We have isolated and characterized the gene encoding mouse synexin, which consists of 14 exons and spans approximately 30 kbp of genomic DNA. The protein's unique N-terminal domain is encoded by six exons, and the C-terminal tetrad repeat, the site of the membrane-fusion and ion-channel domain, is encoded by seven exons. The first exon encodes the 5'-untranslated region. Analysis of synexin-gene expression in different mouse tissues shows that mRNA with exon 6 is only present in brain, heart and skeletal muscle. mRNA lacking exon 6 is expressed in all tissues we have examined. The initiation site for transcription was determined by primer-extension analysis and S1 nuclease mapping. Sequence analysis of the 1.3 kb 5'-flanking region revealed that the promoter has a TATA box located at position -25 and a number of potential promoter and regulatory elements. A CCAAT motif was not observed but CCATT is located in an appropriate position for the CCAAT motif upstream from the transcription-initiation start site. In addition, the 5'-flanking region contains two sets of palindromic sequences. Finally, we have determined that the functional synexin gene (Anx7) is located on mouse chromosome 14 and that a pseudogene (Anx7-ps1) is located on chromosome 10.

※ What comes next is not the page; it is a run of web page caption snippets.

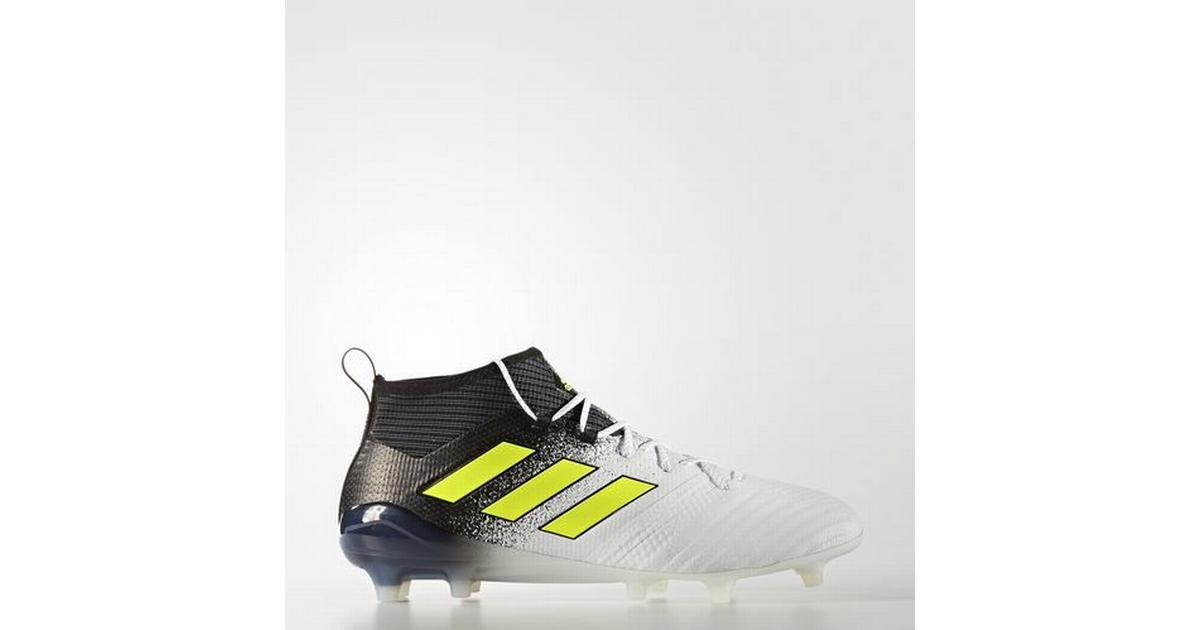 adidas ACE 17.1 FG WhiteSolar YellowCore Black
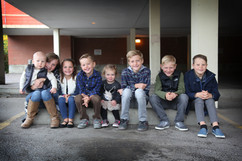 kids photos in calgary
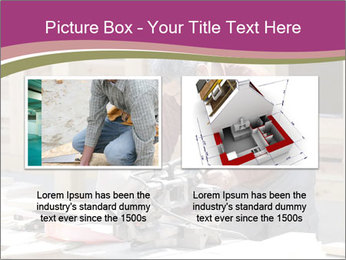 Carpenter PowerPoint Template - Slide 18
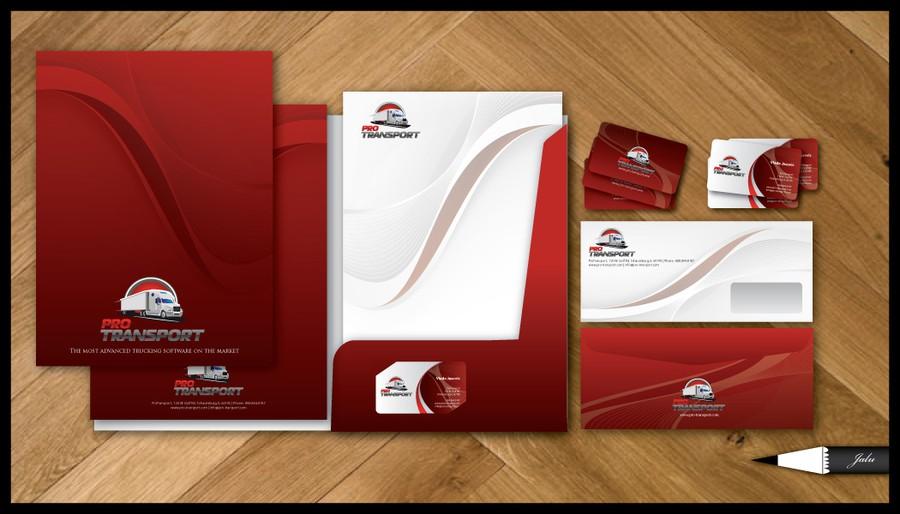 Gewinner-Design von sijalu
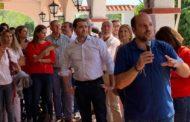 "El PP considera ""un menyspreu a la ciutadania"" la retallada de trens Regionals que manté el govern central"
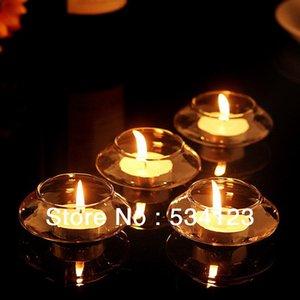 24pcs flotantes titular de la vela votiva para la pecera de la boda / cristal / decoración de la cena / candelabro central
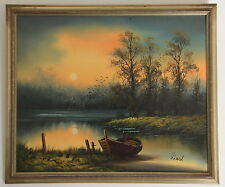 """Oil Painting on Masonite Board by the artist """"Liesl"""""""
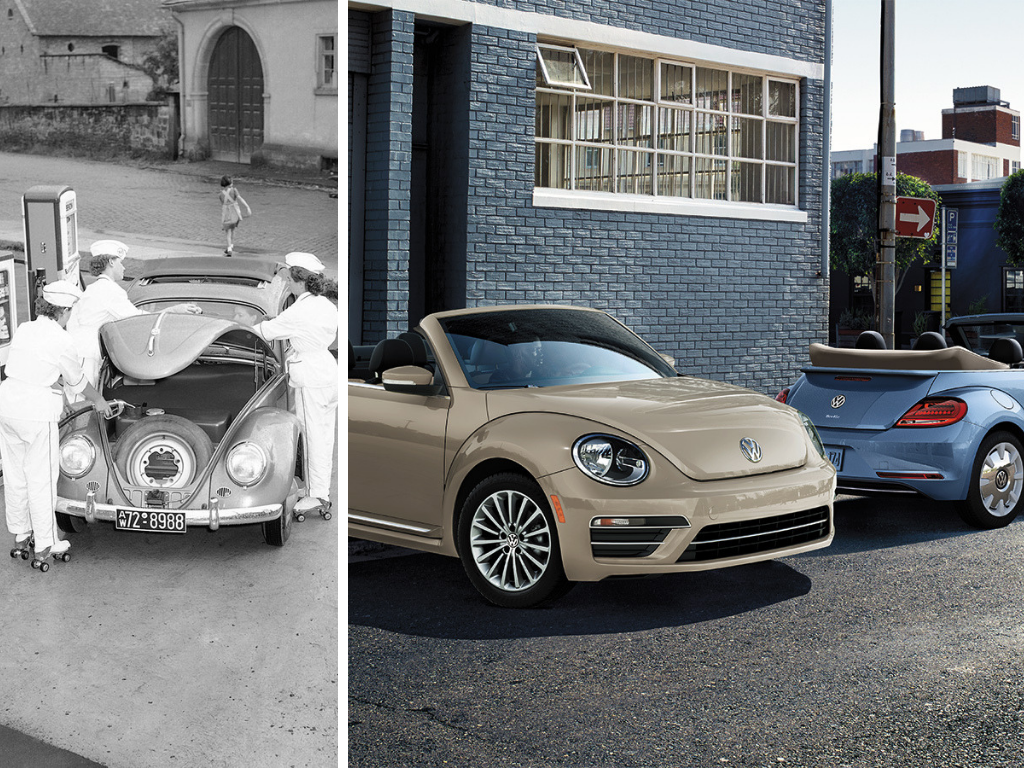 End of an era: Volkswagen ends production of its beloved Beetle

Structure-function correlations of calcium binding and calcium channel activities based on 3-dimensional models of human annexins I, II, III, V and VII.

The annexins are a family of calcium-dependent phospholipid-binding proteins which share a high degree of primary sequence similarity. Using a model of the crystal structure of annexin V as a template, 3-dimensional models of human annexins I, II, III and VII were constructed by homology modeling (J. Greer, J. Mol. Biol. 153, 1027-1042, 1981; J.M. Chen, G. Lee, R.B. Murphy, R.P. Carty, P.W. Brant-Rauf, E. Friedman and M.R. Pincus, J. Biomolec. Str. Dyn. 6, 859-87, 1989) for the 316 amino acid portions corresponding to the annexin V structure published by Huber et al. (J. Mol. Biol. 223, 683-704, 1992). These methods were used to study structure-function correlations for calcium ion binding and calcium channel activity. Published experimental data are specifically shown to be consistent with the annexin models. Possible intramolecular disulfide bridges were identified in annexin I (between Cys297 and Cys316) and in annexins II and VII (between Cys115 and Cys243). Each of the annexin models have 3 postulated calcium binding sites, usually via a Gly-Xxx-Gly-Thr loop with an acidic Glu or Asp residue 42 positions C-terminal to the first Gly. Despite a nonconserved binding site sequence, annexins I and II are able to coordinate calcium in domain 3 since the residue in the second loop position is directed toward the solvent away from the binding pocket. This finding also suggests a mechanism for a conformational change upon binding calcium. Highly conserved Arg and acidic sidechains stabilize the channel pore structure; annexin channels probably exist in a closed state normally. Arg271 may be involved in channel opening upon activation: basic residue 254 can stabilize Glu112, which allows Arg271 to interact with residue 95 instead of Glu112. Residue 267, found on the convex surface at the pore opening, may also be important in modifying channel activity.